WORK TO COMPLETE: Rewrite the items below, changing every "gold border on certificate" to "gold trim on certificate" and leaving everything else as it is.

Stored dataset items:

* * * *

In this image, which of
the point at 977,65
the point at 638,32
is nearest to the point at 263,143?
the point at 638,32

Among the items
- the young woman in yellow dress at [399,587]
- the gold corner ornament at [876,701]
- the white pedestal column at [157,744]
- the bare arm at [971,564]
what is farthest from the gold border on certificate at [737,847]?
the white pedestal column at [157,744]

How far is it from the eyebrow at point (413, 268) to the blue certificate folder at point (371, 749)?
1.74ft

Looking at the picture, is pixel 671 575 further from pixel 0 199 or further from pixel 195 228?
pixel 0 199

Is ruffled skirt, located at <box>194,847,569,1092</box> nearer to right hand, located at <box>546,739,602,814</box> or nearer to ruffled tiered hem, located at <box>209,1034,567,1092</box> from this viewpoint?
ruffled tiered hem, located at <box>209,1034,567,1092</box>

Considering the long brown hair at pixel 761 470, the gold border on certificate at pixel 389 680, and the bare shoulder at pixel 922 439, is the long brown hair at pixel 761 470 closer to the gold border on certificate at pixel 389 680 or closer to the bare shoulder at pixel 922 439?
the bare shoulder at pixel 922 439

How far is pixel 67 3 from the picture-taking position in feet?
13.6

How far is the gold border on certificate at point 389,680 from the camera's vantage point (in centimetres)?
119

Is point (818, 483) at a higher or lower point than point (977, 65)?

* * * *

FULL ANSWER:
In this image, which of
the point at 977,65
the point at 638,32
is nearest to the point at 263,143?
the point at 638,32

Among the items
- the young woman in yellow dress at [399,587]
- the gold corner ornament at [876,701]
- the white pedestal column at [157,744]
- the bare arm at [971,564]
what is farthest from the gold trim on certificate at [737,847]?
the white pedestal column at [157,744]

How far is it from the eyebrow at point (413, 268) to the blue certificate folder at point (371, 749)?
1.74ft

Looking at the picture, is pixel 671 575 further from pixel 0 199 or further from pixel 195 228?
pixel 0 199

Is ruffled skirt, located at <box>194,847,569,1092</box> nearer to right hand, located at <box>546,739,602,814</box> or nearer to ruffled tiered hem, located at <box>209,1034,567,1092</box> from this viewpoint?
ruffled tiered hem, located at <box>209,1034,567,1092</box>

Considering the long brown hair at pixel 761 470, the gold trim on certificate at pixel 389 680, and the bare shoulder at pixel 922 439, is the long brown hair at pixel 761 470 closer to the gold trim on certificate at pixel 389 680 or closer to the bare shoulder at pixel 922 439?
the bare shoulder at pixel 922 439

How far is pixel 67 3 from the picture-taking position in feet?
13.6

How far is the gold trim on certificate at point 389,680 from the camera's vantage point (in centimetres)?
119

Is point (818, 483) at a higher or lower point than point (977, 65)?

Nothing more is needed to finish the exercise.